The traps of the new technologies have made these two great men of Cuban culture confront each other today. It is a confrontation that has been underground, with each artist for many years refusing to perform together in public.
I admit that I didn’t like the way Pablo responded to Edmundo Garcia. So much violence wasn’t necessary to establish that interviewer’s lack of rigor. I think it was a misstep, and it somewhat demeans his image as a singer-songwriter.
But to now say that with this Pablito has renounced his songs (as did someone who wrote in a comment in the blog of the Observatorio Crítico), observatoriocriticodesdecuba.wordpress.com that’s a hell of a stretch. In fact it’s an interpretation without foundation. Personally I feel that Pablo is as or more revolutionary than ever. People change, and so do their circumstances, but rarely their essence.
What would truly be counter-revolutionary would be to stand still impassively in the face of the rich and conflicting panorama that Cuban society is experiencing today. It’s always valuable to try to move, to stretch, even when those movements are imprecise, vague or they seemingly contradict what one was.
Perhaps what’s most contradictory is the reality in which we live. Let’s hope more Cuban artists and intellectuals bring themselves to express their varied opinions about what’s happening here. Through this we could then all see how substantial a collectively constructed vision could be.
On the other hand, I feel that Silvio shouldn’t be so extremist and severe in his opinions. Passion generally blinds sensitive souls like those of these two men. It doesn’t seem that they’re doing much justice to each other, or to themselves.
I am someone in love with the poetry of Silvio and his songs, almost above any other Cuban musician. I also find a good part of Pablo’s works precious. Each has their temperament and their urgencies.
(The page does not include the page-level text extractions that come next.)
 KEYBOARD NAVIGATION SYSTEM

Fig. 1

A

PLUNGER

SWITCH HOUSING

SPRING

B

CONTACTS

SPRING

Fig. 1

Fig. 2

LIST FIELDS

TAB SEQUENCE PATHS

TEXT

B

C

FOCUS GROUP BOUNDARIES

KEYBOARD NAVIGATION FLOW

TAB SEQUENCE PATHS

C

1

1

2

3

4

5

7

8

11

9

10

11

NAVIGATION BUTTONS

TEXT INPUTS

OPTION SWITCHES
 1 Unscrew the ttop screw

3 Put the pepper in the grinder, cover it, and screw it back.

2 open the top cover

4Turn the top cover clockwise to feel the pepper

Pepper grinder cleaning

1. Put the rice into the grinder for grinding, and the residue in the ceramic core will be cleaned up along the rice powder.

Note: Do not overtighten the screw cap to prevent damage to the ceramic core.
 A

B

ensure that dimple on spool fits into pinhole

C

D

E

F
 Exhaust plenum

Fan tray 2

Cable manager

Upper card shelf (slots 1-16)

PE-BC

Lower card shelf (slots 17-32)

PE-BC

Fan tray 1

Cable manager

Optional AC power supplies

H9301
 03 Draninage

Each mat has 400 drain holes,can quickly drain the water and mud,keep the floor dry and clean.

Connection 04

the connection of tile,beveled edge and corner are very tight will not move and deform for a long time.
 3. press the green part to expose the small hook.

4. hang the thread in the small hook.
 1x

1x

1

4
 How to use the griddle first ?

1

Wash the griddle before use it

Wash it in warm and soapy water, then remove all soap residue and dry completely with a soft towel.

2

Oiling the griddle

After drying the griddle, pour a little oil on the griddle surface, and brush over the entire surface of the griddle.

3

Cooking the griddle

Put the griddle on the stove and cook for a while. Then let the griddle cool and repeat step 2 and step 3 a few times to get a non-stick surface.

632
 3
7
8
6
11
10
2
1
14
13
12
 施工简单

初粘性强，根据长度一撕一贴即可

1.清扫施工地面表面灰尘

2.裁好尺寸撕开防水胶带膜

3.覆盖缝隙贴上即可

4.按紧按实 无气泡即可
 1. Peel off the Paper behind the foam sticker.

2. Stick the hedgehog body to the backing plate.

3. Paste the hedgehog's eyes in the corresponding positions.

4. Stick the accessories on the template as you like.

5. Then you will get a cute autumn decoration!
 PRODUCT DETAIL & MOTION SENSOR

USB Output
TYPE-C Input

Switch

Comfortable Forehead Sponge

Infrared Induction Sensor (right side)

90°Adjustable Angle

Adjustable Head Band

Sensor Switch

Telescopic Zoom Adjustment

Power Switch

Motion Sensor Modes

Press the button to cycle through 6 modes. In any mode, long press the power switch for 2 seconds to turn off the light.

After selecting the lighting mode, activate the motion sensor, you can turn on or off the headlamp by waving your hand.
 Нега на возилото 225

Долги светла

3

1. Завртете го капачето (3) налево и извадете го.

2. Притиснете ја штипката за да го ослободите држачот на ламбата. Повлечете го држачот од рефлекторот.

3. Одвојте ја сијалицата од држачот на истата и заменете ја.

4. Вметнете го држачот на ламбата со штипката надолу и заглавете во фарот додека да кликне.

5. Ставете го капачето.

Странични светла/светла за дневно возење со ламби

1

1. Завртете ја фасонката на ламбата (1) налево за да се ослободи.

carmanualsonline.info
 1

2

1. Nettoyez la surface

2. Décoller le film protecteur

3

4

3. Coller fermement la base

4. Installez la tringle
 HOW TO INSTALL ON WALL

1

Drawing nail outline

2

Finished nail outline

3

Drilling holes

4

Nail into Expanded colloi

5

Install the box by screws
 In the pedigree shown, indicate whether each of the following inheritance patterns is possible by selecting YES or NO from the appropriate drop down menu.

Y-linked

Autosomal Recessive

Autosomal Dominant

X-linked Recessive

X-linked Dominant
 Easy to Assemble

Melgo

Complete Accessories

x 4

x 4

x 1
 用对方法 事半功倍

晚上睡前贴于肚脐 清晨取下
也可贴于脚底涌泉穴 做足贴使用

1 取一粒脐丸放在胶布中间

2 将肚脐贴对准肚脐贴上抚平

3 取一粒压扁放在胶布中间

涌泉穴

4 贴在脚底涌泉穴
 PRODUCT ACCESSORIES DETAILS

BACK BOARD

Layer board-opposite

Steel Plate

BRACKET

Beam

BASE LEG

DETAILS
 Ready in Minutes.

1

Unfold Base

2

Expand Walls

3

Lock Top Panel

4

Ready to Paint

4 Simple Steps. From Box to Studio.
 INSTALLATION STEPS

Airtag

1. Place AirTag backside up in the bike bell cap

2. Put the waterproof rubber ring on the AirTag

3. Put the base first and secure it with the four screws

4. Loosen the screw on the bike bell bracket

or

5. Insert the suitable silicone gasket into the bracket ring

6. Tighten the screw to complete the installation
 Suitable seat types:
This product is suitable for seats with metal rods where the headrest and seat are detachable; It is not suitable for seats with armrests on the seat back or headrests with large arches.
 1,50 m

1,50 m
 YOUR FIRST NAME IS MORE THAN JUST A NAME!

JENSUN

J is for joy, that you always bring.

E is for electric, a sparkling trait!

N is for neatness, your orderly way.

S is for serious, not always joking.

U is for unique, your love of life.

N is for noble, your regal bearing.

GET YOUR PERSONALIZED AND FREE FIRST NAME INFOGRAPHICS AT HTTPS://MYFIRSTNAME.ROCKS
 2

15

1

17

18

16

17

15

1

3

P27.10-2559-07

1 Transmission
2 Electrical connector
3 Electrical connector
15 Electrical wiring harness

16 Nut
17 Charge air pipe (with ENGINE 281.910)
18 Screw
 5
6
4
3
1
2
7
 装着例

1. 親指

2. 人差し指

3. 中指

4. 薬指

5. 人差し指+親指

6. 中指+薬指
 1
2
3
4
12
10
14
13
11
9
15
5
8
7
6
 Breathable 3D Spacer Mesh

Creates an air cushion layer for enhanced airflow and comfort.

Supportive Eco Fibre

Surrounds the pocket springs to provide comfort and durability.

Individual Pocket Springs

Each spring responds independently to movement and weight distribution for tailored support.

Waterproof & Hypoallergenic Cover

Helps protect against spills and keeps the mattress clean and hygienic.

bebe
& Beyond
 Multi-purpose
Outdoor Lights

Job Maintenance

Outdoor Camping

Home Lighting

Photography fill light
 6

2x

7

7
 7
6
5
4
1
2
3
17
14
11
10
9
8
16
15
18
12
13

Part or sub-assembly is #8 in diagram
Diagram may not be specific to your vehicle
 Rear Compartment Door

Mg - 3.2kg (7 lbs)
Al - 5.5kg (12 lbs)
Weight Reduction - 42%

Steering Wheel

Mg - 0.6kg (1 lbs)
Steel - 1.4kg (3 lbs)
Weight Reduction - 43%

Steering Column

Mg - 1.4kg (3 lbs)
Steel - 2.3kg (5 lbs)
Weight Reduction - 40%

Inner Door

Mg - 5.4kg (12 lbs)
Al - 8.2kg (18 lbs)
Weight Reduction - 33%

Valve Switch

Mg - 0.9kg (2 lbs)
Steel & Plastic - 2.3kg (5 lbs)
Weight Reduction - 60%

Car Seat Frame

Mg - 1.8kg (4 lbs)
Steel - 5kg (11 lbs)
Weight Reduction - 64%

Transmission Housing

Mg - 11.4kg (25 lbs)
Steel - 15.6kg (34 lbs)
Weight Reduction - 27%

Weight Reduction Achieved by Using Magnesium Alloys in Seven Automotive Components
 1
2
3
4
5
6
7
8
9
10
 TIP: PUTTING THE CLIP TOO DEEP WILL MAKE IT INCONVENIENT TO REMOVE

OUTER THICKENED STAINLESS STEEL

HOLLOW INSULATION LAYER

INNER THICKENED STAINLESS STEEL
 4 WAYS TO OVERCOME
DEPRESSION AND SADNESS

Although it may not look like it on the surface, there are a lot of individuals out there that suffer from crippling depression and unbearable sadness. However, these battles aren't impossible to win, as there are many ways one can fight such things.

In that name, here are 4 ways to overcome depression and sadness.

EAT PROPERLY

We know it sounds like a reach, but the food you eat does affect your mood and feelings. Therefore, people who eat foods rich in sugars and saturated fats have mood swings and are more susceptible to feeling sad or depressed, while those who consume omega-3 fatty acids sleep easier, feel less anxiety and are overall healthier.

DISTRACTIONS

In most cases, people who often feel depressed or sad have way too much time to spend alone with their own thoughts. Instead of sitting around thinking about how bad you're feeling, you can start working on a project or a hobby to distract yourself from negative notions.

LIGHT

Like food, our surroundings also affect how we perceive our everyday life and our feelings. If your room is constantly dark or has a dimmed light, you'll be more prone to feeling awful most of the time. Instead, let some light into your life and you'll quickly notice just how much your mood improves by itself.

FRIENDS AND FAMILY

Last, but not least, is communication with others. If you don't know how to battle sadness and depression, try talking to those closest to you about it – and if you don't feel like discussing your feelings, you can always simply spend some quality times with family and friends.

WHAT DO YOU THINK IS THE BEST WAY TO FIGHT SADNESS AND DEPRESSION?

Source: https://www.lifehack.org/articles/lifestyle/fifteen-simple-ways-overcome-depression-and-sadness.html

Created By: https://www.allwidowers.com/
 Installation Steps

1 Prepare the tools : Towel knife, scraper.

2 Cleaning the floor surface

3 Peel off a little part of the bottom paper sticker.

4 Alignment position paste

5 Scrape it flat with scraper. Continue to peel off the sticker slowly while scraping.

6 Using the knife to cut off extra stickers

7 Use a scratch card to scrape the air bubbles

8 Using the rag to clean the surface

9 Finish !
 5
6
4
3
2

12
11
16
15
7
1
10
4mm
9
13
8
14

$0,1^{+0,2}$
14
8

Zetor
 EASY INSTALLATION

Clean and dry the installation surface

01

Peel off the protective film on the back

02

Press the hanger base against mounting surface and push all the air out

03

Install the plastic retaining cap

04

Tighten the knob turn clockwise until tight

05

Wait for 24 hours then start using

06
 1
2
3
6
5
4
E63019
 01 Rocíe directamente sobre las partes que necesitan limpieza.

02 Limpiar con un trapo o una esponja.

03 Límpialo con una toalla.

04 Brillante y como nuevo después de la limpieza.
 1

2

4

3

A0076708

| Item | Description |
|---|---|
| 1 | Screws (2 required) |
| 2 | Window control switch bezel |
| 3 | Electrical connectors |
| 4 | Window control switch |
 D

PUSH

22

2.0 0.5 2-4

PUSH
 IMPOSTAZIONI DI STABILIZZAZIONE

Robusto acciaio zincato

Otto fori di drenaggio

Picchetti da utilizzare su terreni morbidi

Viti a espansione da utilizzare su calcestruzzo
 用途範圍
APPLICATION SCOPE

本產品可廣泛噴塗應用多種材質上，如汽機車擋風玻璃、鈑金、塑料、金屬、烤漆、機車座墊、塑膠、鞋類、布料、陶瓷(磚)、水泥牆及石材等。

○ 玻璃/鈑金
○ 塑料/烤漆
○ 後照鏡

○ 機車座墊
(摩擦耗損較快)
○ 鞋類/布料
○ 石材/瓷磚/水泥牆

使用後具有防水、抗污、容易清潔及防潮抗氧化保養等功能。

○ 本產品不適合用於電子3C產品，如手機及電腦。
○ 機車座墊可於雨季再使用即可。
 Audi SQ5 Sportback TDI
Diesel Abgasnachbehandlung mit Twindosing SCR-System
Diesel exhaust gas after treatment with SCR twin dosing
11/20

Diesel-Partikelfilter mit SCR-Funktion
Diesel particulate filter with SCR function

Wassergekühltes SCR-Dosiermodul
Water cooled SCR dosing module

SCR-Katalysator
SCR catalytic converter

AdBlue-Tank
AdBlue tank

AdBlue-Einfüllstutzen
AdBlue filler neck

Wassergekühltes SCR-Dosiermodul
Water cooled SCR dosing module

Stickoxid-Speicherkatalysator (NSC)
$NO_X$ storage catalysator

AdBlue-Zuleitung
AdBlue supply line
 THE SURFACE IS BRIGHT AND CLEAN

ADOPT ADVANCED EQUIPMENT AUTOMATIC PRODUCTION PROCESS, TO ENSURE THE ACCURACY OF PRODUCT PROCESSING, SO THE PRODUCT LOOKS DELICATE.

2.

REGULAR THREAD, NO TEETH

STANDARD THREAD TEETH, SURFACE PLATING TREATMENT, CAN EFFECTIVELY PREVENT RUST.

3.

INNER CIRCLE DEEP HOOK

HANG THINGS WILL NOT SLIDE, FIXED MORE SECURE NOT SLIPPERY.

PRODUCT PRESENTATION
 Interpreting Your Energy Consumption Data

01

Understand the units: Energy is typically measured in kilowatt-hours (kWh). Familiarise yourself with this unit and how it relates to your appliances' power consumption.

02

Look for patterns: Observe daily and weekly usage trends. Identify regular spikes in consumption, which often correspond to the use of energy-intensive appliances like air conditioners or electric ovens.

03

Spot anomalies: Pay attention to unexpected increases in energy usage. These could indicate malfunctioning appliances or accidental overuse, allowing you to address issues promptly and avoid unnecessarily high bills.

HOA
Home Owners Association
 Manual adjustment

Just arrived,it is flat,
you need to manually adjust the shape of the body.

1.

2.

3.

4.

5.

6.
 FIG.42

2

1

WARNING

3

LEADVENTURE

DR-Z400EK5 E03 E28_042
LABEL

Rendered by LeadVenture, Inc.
It’s necessary to respect that.
Who knows, perhaps we are in the presence of a resurgence of trova, of its conflictual and truly revolutionary nature. Of course there will always be those who throw a party when contradictions between revolutionaries come to light.
This situation makes me feel bad, but I hope such contradictions help us to understand the complexity of this world as well as the need (and responsibility) to define one’s own opinion, not the ones imposed by authoritarians here or abroad.
I don’t expect to hear about regrets or apologies from either Pablo or Silvio, but I am in fact looking for refinement in their poetry, which is always a unifying substance. Meanwhile, they’ll remain together in a corner of my room, forming that still dreamt of revolution.